Nesse sentido, a jurisprudência do STF tem sido cristalina ao considerar que leis estaduais ou municipais que preveem o apostilamento são inconstitucionais por ofenderem, dentre outros dispositivos, o art. 37, incisos X e XIII, e o § 2º, da Constituição Federal de 1988, que estabelecem os princípios da legalidade, da irredutibilidade de vencimentos, da acessibilidade aos cargos públicos, e da vedação à vinculação ou equiparação de espécies remuneratórias. Embora a discussão principal se dê em relação ao período pós-EC 19/98 e, ainda, pós EC 57/2003 do Estado de Minas Gerais, o argumento da inconstitucionalidade da fonte (lei municipal) que prevê o instituto permanece.

Além disso, decorre da EC nº 57/2003 a impossibilidade de que a legislação municipal discipline o instituto do apostilamento, posteriormente a data de 15.07.2003. Outro não é o entendimento do Tribunal de Justiça de Minas Gerais. Assim, veja-se:

A lei questionada, ao garantir ao servidor a incorporação de direitos e vantagens aos vencimentos dos ocupantes de cargos em comissão após a sua exoneração ou aposentadoria, ressuscitou a nível municipal o instituto conhecido como apostilamento, extinto pela Emenda nº 19/1998 à Constituição da República, e pela Emenda nº 57/03 à Constituição do Estado, que não mais subsiste no direito pátrio. O apostilamento pode ser definido como sendo o direito do servidor público, titular de cargo efetivo que, em exercício de cargo comissionado, durante certo lapso temporal, e quando dele afastado, sem ser a pedido ou por penalidade, ou aposentado, de continuar percebendo a titulo de vencimento, aquele do cargo comissionado. A Constituição do Estado previa, no artigo 32, §1º, o direito do servidor ao apostilamento, dispondo que: §1º. O servidor público civil, incluindo o das autarquias, fundações, detentor de título declaratório que lhe assegure direito à continuidade de percepção da remuneração de cargo de provimento em comissão, tem direito aos vencimentos, às gratificações e a todas as demais vantagens inerentes ao cargo em relação ao qual tenha ocorrido o apostilamento, ainda que decorrentes de transformação ou reclassificação posteriores[1].

*Trechos dos dados*:
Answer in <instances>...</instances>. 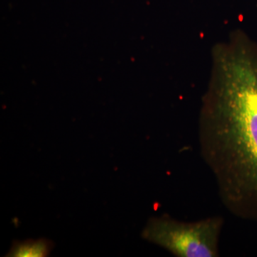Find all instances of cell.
Masks as SVG:
<instances>
[{"mask_svg": "<svg viewBox=\"0 0 257 257\" xmlns=\"http://www.w3.org/2000/svg\"><path fill=\"white\" fill-rule=\"evenodd\" d=\"M199 144L224 207L249 215L257 205V49L241 31L213 47Z\"/></svg>", "mask_w": 257, "mask_h": 257, "instance_id": "obj_1", "label": "cell"}, {"mask_svg": "<svg viewBox=\"0 0 257 257\" xmlns=\"http://www.w3.org/2000/svg\"><path fill=\"white\" fill-rule=\"evenodd\" d=\"M224 219L212 216L192 222L165 214L147 221L142 237L177 257H217Z\"/></svg>", "mask_w": 257, "mask_h": 257, "instance_id": "obj_2", "label": "cell"}, {"mask_svg": "<svg viewBox=\"0 0 257 257\" xmlns=\"http://www.w3.org/2000/svg\"><path fill=\"white\" fill-rule=\"evenodd\" d=\"M54 243L47 239L15 241L6 255L10 257H45L50 255Z\"/></svg>", "mask_w": 257, "mask_h": 257, "instance_id": "obj_3", "label": "cell"}]
</instances>
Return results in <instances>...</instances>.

*O que fazer*:
Transcreva sem nenhuma alteração, do texto sobre o apostilamento, o trecho que começa com as palavras "Nesse sentido, a" e termina com "o instituto permanece.".

*Resultado do exercício*:
Nesse sentido, a jurisprudência do STF tem sido cristalina ao considerar que leis estaduais ou municipais que preveem o apostilamento são inconstitucionais por ofenderem, dentre outros dispositivos, o art. 37, incisos X e XIII, e o § 2º, da Constituição Federal de 1988, que estabelecem os princípios da legalidade, da irredutibilidade de vencimentos, da acessibilidade aos cargos públicos, e da vedação à vinculação ou equiparação de espécies remuneratórias. Embora a discussão principal se dê em relação ao período pós-EC 19/98 e, ainda, pós EC 57/2003 do Estado de Minas Gerais, o argumento da inconstitucionalidade da fonte (lei municipal) que prevê o instituto permanece.